I thought I heard him say that baptism removes temporal punishment for sin, but the catechism says differently, in a sense. 1263 affirms that baptism brings about the remission of “all punishment for sin,” but 1264 goes on to state: “Yet, certain temporal consequences of sin remain in the baptized, such as suffering, illness, death, and such frailties inherent in life as weaknesses of character, and so on, as well as an inclination to sin that Tradition calls concupiscence…” I’m not sure if the catechism would call the temporal consequences “punishment,” but they’re still a result of sin.
Later in the homily, the priest defined temporal punishment as what people receive in purgatory, but I’m not sure if Catholicism teaches that baptism removes this. 1030 says that purgatory is for “All who die in God’s grace and friendship, but [are] still imperfectly purified…” Purgatory is for the saved, the baptized.
Much of the priest’s homily was encouraging Catholics to go to confession. He said that, if you think venial sins are no big deal, there’s a greater chance you’ll move on to the more serious mortal sins. Consequently, you should continually be in a state of repentance. The priest also said confession is good because it allows Catholics to become humble before taking communion, lessening any attitude of entitlement they may have.
It’s because of this sort of message that there are “recovering Catholics” in the world: they associate Catholicism with continual guilt, with beating oneself up over faults. And there are people who criticize Christianity in general because they think it tells people to grovel before God.
At the same time, Catholicism also has a reputation for being antinomian. People say that Catholicism teaches one can go to confession, leave, and then sin with impunity. No problem, though, for one can go back to confession and receive forgiveness.
A recovering Catholic once told me that he couldn’t understand Christianity’s preoccupation with sin. “So you covet your neighbor’s wife, big deal! Why not focus on doing good rather than beating yourself up?”

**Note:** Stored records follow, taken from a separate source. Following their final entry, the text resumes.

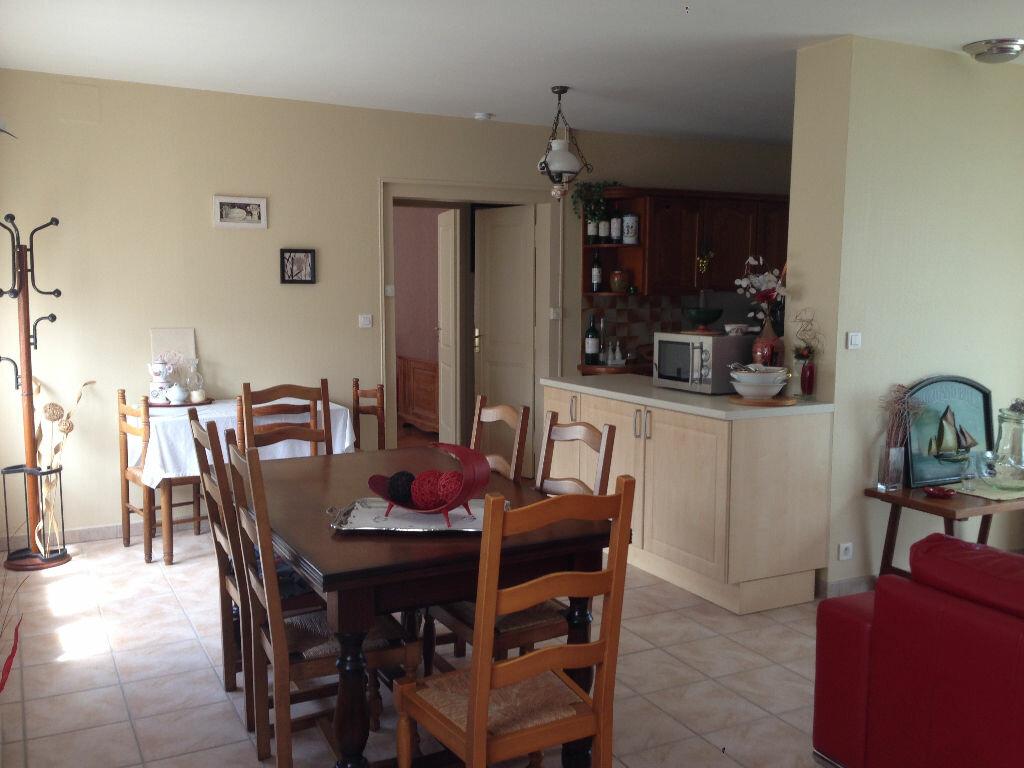 Achat Appartement 3 pièces à Rochefort - vignette-4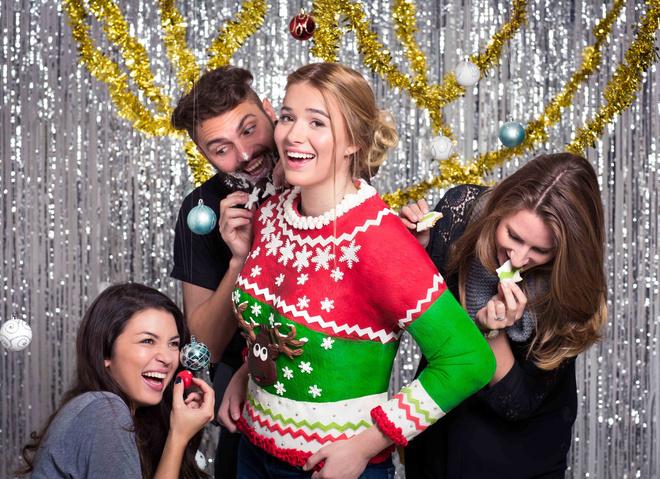 Появился первый в мире съедобный рождественский свитер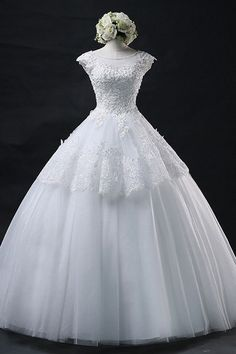 Wedding Dress Ball Gown, Wedding Dress With Appliques, Lace Wedding Dress, Cheap Wedding Dress Wedding Dresses 2018 Wedding Dresses 2018, Wedding Dresses Plus Size, Tulle Wedding, White Wedding Dresses, Cheap Wedding Dress, Homecoming Dresses, Bridesmaid Dresses, Gown Wedding, Bridal Dresses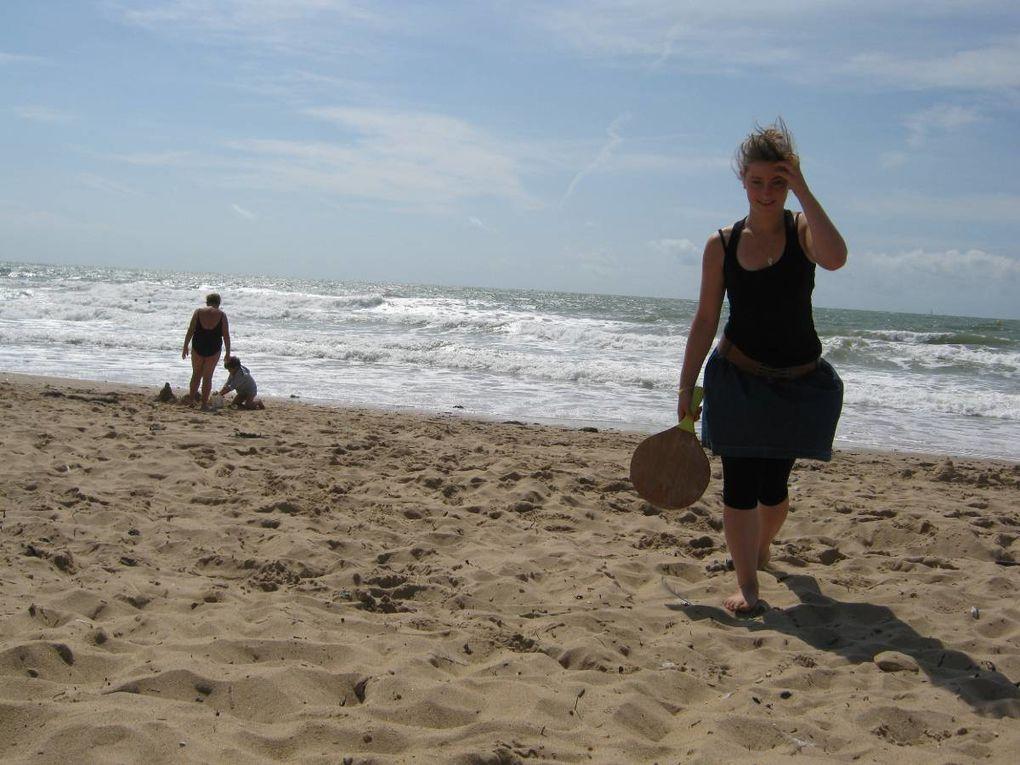Dernière semaine des vacances d'été au Club Préados, grillade avec brochette et camembert, jeux sur la plage et fin des JO...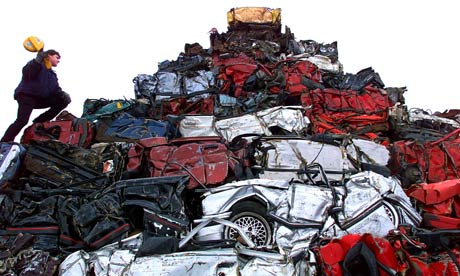 500 crushed car pyramid in Liverpool
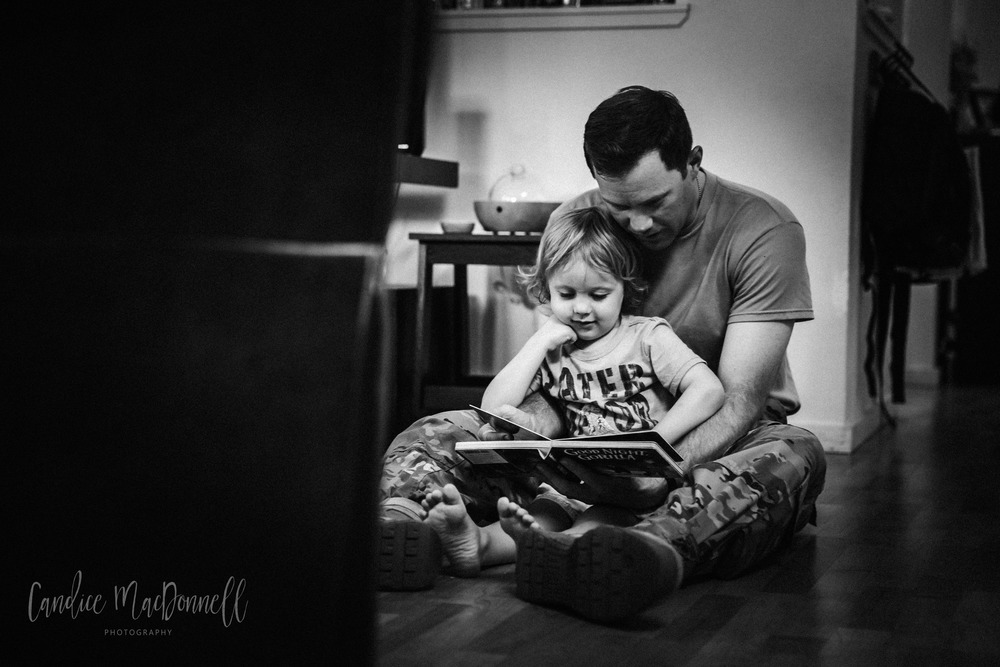 dad-reading-to-little-boy-oahu-lifestyle-photographer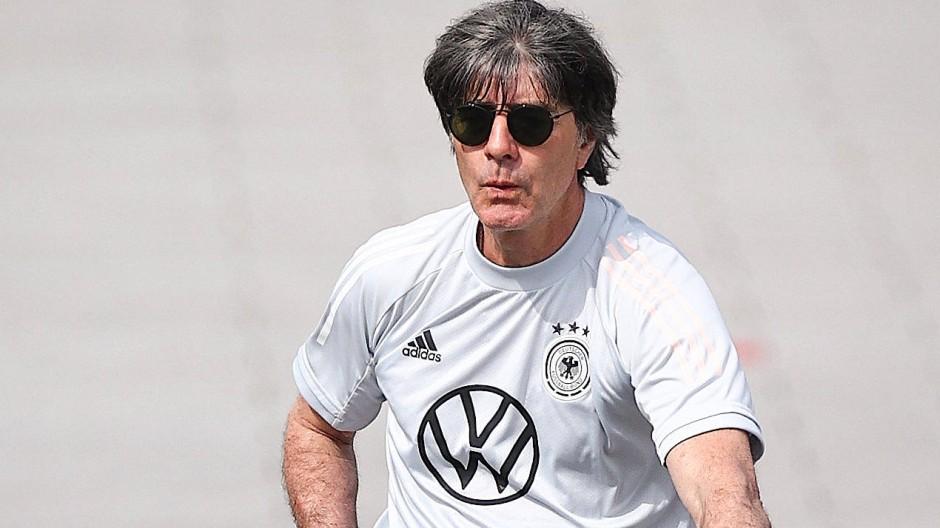 Geht es weiter bergab? Mit der EM beginnt für Bundestrainer Joachim Löw die letzte Phase.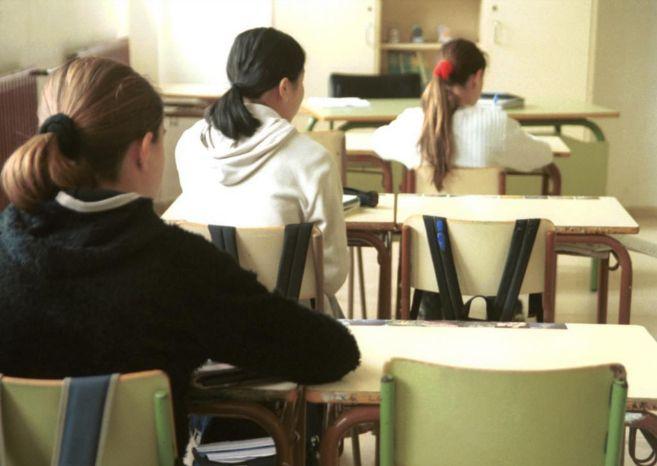 Varios alumnos asisten a una clase en un centro educativo.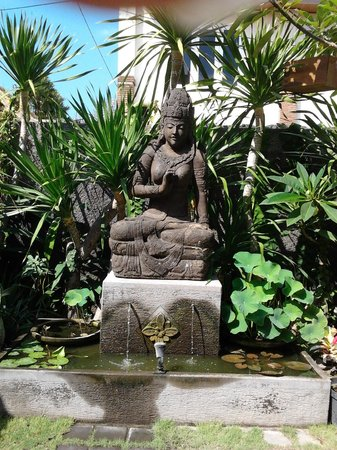 Yulia Homestay: statua nel giardino
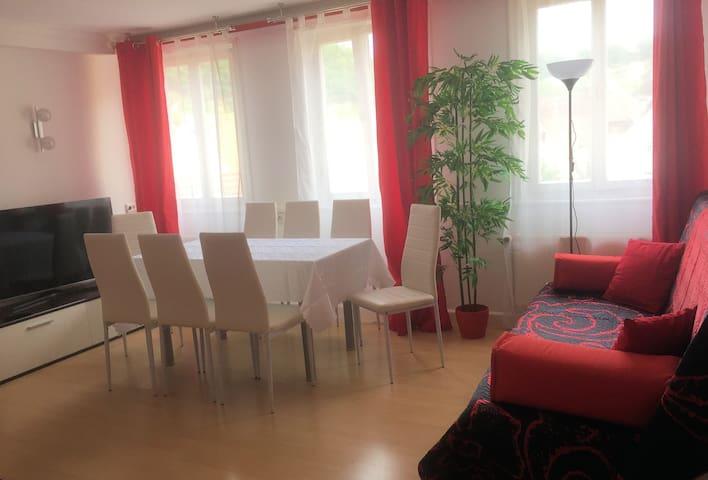 Altbau-Wohnung für max. 11 Personen / Raucher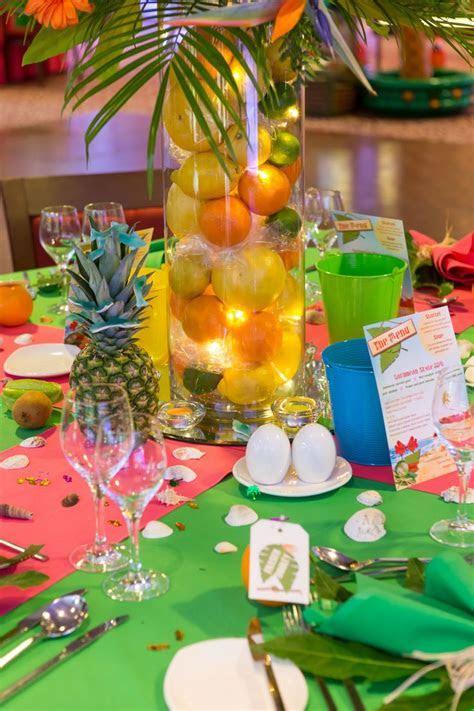 Caribbean Tropical Beach Party table displays   Caribbean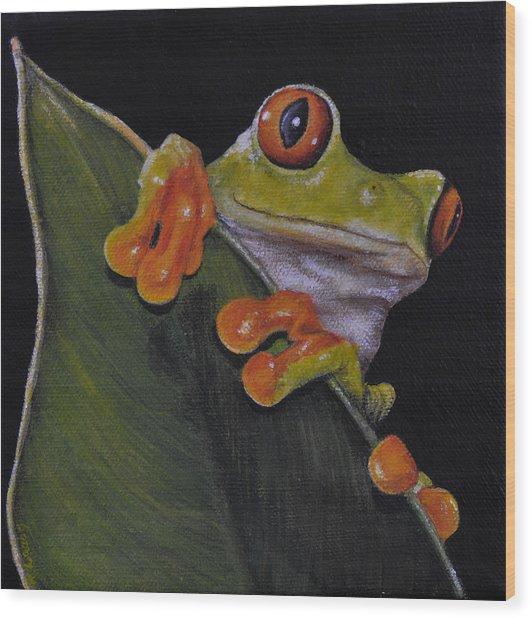 Tree Frog Peeking At You Wood Print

I don’t like beating myself up because I’m imperfect, but I think it’s important for me to remember that I’m on a moral path, and to continually ask God for strength to have a good mindset, avoid evil, and make right decisions. Does that mean every time I commit a venial sin (e.g., lust, if that counts as such), I say, “Oh no, next thing you know, I’ll be getting someone pregnant, or getting an STD, or going after another man’s wife!”? No, but it makes me mindful of my desires and the negative consequences that can result from them, if I’m not careful.